9 yıl aradan sonra nihayet önceki gün, Başbakan Yardımcısı Bekir Bozdağ, bu ayıptan kurtulmak için hazırlık yaptıklarını ve TBMM açılır açılmaz, Diyanet kanununda değişiklik yapacaklarını açıkladı. Başörtüsü zulmü ise hâlâ devam…
 
* * *
Geçtiğimiz günlerde Erzurum da, Erzurum Kongresi’nin 92. yıldönümü kutlanıyormuş. Törene, Erzurum Kongresi’nin Kelkit Delegesi Hafız Osman Fevzi Efendi’nin torunu ile eşi ve çocukları da katılırlar.
 
Oda ne? Bunlar başörtülü Müslümanlar!
 
Ordu mensubu rütbeli memur bey –‘bey’ demek yasak. ‘Efendi’ mi desek? İyi ama oda yasak. ‘Paşa’ desek. Oda yasak. Ne diyeceğiz? ‘Halkının inancına tahammül edemeyen askeri rütbeli memur’ demek, mer’i ama cari olmayan devrim kanunlarına karşı bizi korur sanırım- tepki gösterir. ‘Sivil(!) vali’ yerinde duramayıp, bu korkunç ve ürkütücü manzaraya müdahale ederek, başörtülü hanımları, -maaşını o başörtülü hanımların verdiği vergilerden alan- rütbeli memurların yanından uzaklaştırılırlar.
 
(‘Ağa, Hacı, Hafız, Hoca, Molla, Efendi, Bey, Beyefendi, Paşa, Hanım, Hanımefendi ve Hazretleri’ demek 26.11.1934’de yasaklandı. Diğerlerine dair yasak devam etmesine karşın, askerler ‘paşa’ kelimesinden hoşlanmalarından mıdır bilinmez 1967’de ‘paşa yasağı’ kaldırıldı.)

* * *
Toplumda genellikle valilerin statüleri pek bilinmez.

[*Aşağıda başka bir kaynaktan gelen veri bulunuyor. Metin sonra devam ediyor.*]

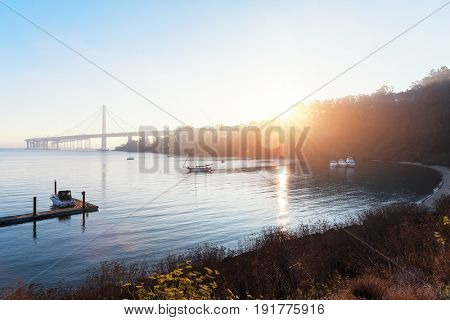 landscape of small yacht pier near Golden Gate Bridge at sunrise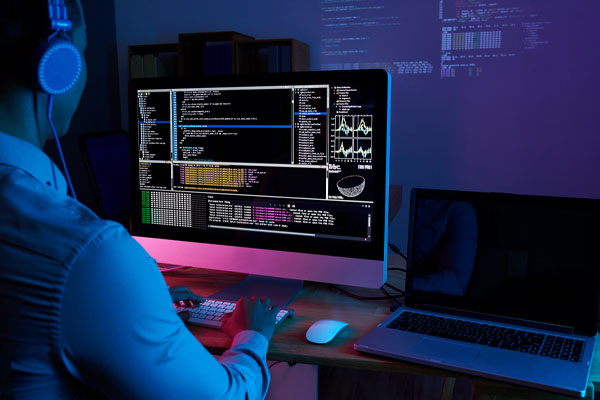 (Computer monitor showing code in a dark, glowing pinkish purple room with a man typing on the keyboard.)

Oysa valiler, hükümetin resmi temsilcisi olup, siyasi iradeyi temsil eder. Yasalarımıza göre valilerin siyasal veya hukuk gibi okullardan mezun olmaları şöyle dursun, üniversite mezunu olmaları bile gerekmez. Siyasi irade, ilkokul mezunu birini bile vali olarak atayabilir. Önemli olan diploma değil, siyasi iradeyi temsil edip edemeyeceği…
 
Daha sonra Ak Parti milletvekili olacak olan, dönemin Konya Valisi Ziyaeddin Akbulut, Başbakan Erbakan’ın otobüsüne çıktığı için tefe koyanlar, Erzurum valisinin işgüzarlığı konusunda neden sessizler?
 
Bir ordu mensubunun başörtüsü tahammülsüzlüğü, bütün bir orduya mâl edilebilir mi? Edilir, çünkü bu bir değil iki değil. Çünkü bu tahammülsüzlüğün sayısız örneği var. Ordu bunların hangisine itiraz etti? Hiç duydunuz mu? Zaten başörtüsü yasağı da onların ürünü değil mi? Evladını şehit vermiş ananın başörtüsüne bile tahammül edemedikleri herkesin malumu değil mi?
 
Kendi gibi düşünmeyenlere tahammül edemeyenler, ünlü yazar Erol Toy’un da ifade ettiği gibi, sadece bir tek sınıfın ya da kendi çıkarlarını korurlar.
 
Müslüman bir toplumda başörtüsüne bile hâlâ tahammül edemeyenler, bütün bir milletin bekçisi olmaları nasıl mümkün olacak?